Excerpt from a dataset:
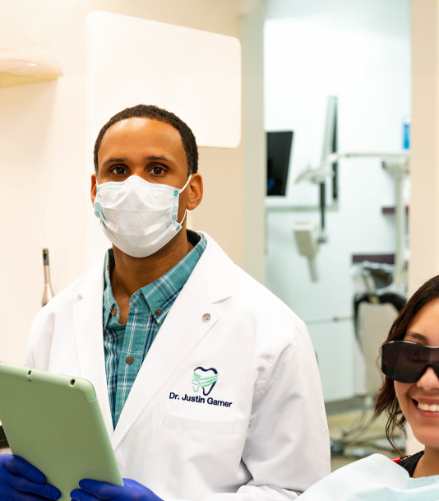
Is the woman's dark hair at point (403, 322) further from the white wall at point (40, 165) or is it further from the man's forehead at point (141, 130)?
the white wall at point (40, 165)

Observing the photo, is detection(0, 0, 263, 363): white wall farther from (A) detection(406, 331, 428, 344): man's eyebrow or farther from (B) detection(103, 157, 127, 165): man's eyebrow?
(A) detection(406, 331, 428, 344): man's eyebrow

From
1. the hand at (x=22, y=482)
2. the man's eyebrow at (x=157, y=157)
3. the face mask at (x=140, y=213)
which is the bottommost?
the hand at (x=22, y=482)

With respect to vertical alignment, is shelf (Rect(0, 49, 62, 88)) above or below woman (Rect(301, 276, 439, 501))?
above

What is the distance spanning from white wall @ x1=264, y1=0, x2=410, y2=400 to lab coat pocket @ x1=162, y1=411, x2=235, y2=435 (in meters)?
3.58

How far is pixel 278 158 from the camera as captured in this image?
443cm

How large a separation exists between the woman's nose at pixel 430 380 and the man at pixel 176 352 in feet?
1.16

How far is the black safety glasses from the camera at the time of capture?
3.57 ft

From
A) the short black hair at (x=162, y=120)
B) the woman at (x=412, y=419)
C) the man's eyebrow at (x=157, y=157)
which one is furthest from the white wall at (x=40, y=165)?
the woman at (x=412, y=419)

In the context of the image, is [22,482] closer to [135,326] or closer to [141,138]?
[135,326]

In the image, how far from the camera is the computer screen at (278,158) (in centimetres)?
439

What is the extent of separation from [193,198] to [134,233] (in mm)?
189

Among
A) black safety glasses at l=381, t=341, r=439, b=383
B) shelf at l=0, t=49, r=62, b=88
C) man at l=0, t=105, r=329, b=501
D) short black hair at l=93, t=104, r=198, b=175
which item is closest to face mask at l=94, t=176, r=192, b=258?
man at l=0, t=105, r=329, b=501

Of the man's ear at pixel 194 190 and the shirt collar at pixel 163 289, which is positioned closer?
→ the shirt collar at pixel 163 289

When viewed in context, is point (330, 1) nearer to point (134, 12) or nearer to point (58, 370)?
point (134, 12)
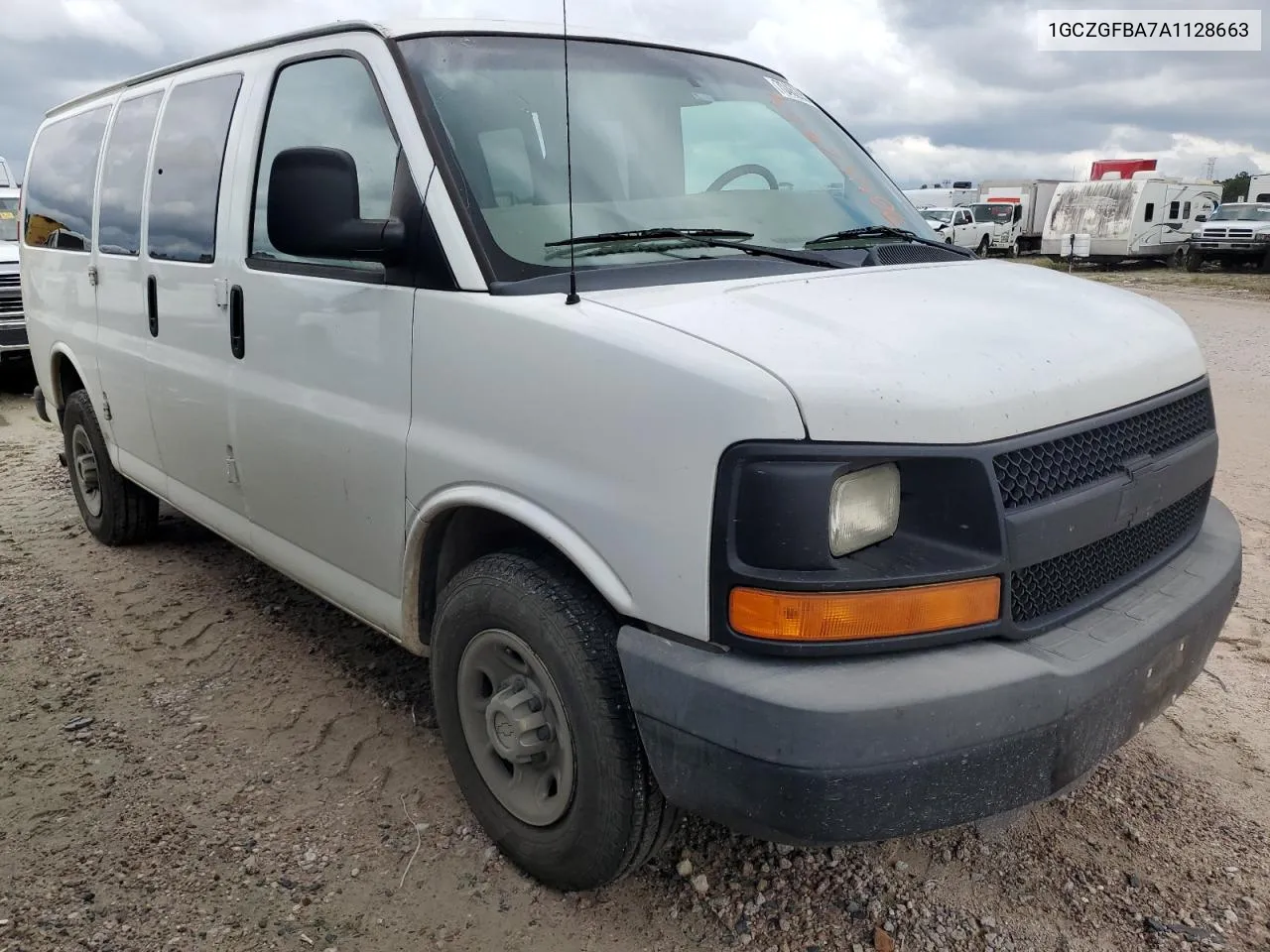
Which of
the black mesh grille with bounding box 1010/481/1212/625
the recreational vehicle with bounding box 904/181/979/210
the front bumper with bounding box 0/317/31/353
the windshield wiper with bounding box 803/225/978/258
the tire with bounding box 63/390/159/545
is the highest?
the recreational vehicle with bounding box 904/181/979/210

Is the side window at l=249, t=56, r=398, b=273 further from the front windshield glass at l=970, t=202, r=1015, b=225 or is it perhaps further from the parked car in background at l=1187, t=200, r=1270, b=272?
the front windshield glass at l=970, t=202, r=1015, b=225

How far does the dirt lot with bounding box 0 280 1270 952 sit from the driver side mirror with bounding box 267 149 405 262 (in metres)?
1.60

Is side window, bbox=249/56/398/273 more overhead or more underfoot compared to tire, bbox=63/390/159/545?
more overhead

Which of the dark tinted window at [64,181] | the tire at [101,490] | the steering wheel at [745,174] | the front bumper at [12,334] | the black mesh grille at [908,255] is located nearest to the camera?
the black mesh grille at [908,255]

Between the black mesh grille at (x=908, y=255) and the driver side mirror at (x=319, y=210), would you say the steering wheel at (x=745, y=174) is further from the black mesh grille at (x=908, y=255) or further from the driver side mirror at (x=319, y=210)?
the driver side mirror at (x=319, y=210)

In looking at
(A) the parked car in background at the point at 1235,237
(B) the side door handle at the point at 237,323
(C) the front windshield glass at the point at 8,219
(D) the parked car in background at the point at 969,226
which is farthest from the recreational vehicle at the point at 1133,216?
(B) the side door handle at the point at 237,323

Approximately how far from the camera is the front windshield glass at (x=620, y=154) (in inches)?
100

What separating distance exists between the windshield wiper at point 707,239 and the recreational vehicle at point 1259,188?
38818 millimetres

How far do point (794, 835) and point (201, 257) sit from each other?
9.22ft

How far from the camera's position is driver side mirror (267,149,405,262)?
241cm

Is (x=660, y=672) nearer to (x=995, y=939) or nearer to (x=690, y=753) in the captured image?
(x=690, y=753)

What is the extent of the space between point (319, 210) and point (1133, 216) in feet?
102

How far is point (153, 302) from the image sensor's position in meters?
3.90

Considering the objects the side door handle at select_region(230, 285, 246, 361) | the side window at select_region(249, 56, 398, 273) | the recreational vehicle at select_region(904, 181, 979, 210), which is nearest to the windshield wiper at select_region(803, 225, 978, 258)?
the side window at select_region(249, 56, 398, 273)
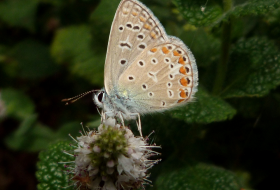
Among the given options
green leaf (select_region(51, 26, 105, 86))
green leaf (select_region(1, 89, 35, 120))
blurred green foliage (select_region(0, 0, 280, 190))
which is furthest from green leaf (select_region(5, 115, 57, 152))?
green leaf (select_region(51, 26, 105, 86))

● **Exercise aim**
Rewrite the lines from the one with "In looking at" to the one with "(D) the parked", changing "side door handle" to "rear door handle" and leaving everything else as it is.

● **Solution to the problem**
In looking at
(A) the parked car in background at the point at 1235,237
(B) the rear door handle at the point at 237,323
(C) the front windshield glass at the point at 8,219
(D) the parked car in background at the point at 969,226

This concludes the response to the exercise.